Le Maroc a disputé six matchs lors de la Coupe du Monde 2026. La phase de groupes a montré trois visages. L’équipe de Mohamed Ouahbi a terminé deuxième du groupe C avec sept points. Le Brésil a dominé ce groupe. Le 13 juin à New York, le Maroc a tenu tête au Brésil sur un score de un partout. Achraf Hakimi a réalisé une performance solide. Une semaine plus tard à Boston, les Lions ont battu l’Écosse un but à zéro. Le 24 juin à Atlanta, ils ont dominé Haïti quatre buts à deux. Azzedine Ounahi a été décisif lors de ce match.
Ensuite, les Marocains ont affronté les Pays-Bas en seizièmes de finale. Le match s’est déroulé le 30 juin à Monterrey. Après un score nul un partout, les tirs au but ont départagé les équipes. Yassine Bounou, à trente-cinq ans, a montré son talent sur les penalties. Le Maroc s’est imposé trois tirs au but à deux. Puis le 5 juillet à Houston, l’équipe a nettement battu le Canada trois buts à zéro. Ounahi a inscrit deux buts, Soufiane Rahimi un. Le Maroc a atteint les quarts de finale pour la deuxième fois consécutive.
En quarts, la France s’est imposée deux buts à zéro le 9 juillet à Boston. Kylian Mbappé et Ousmane Dembélé ont été efficaces. Le Maroc n’a pas réussi à marquer. La France a ensuite perdu en demi-finale contre l’Espagne, puis a battu l’Angleterre pour la troisième place ce samedi à Miami.
Le parcours du Maroc en 2022 avait déjà marqué l’histoire.

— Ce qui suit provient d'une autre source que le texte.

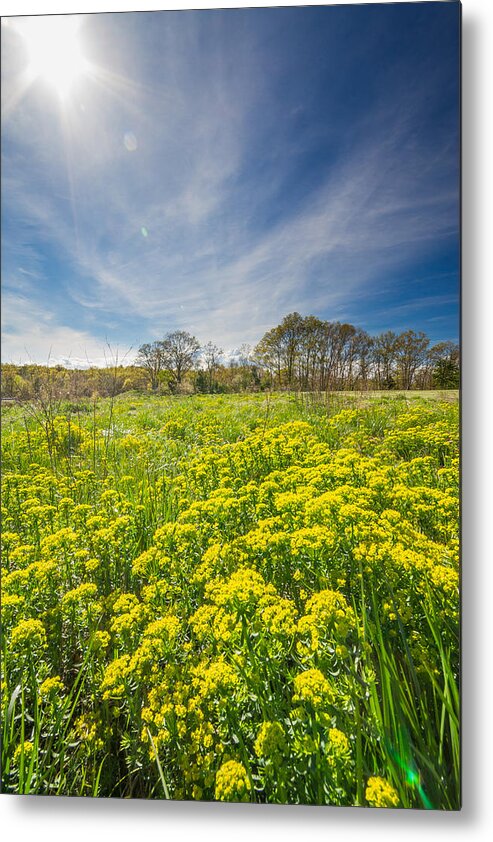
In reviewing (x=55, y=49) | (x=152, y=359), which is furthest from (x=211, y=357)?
(x=55, y=49)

Le 10 décembre 2022, l’équipe de Walid Regragui avait battu le Portugal un à zéro. Elle était devenue la première sélection africaine à atteindre les demi-finales. Quatre ans plus tard, le Maroc n’a pas répété cet exploit, mais il a confirmé sa place parmi les meilleurs. Deuxième du groupe derrière le Brésil, vainqueur d’un seizième de finale aux tirs au but, quart de finaliste pour la deuxième fois.
Le départ de Walid Regragui en mars 2026 n’a pas affaibli l’équipe. Mohamed Ouahbi, ancien sélectionneur des U20 champions du monde, a assuré la continuité. Les joueurs clés sont restés : Hakimi, Ounahi, Bounou, En-Nesyri, Amrabat. Une nouvelle génération a aussi émergé. Le Maroc n’est plus une surprise. Il est attendu en quarts de finale.
Azzedine Ounahi, vingt-six ans, milieu de l’Olympique de Marseille, a été le pilier du jeu marocain. Regragui l’avait appelé
le métronome
. Ouahbi en a fait le chef d’orchestre. Ses deux buts contre le Canada ne reflètent pas tout son travail défensif et sa justesse technique.
Le Maroc quitte ce Mondial sans médaille, mais avec un héritage important. Dix sélections africaines ont participé, un record. Aucune autre n’a dépassé les huitièmes de finale. Le Maroc a de nouveau tutoyé le dernier carré. Trois éléments expliquent cette réussite : l’académie Mohammed VI, la génération dorée de 2022, et la gestion de la Fédération Royale Marocaine de Football.
Le 19 juillet, l’Espagne et l’Argentine joueront la finale. L’Afrique regardera avec une nouvelle conviction. En 2030, le Maroc co-organisera la Coupe du Monde avec l’Espagne et le Portugal. Le chemin continue. Bounou, assis dans la surface après la défaite contre la France, savait que ce score ne disait pas tout. Il disait juste que le chemin continue.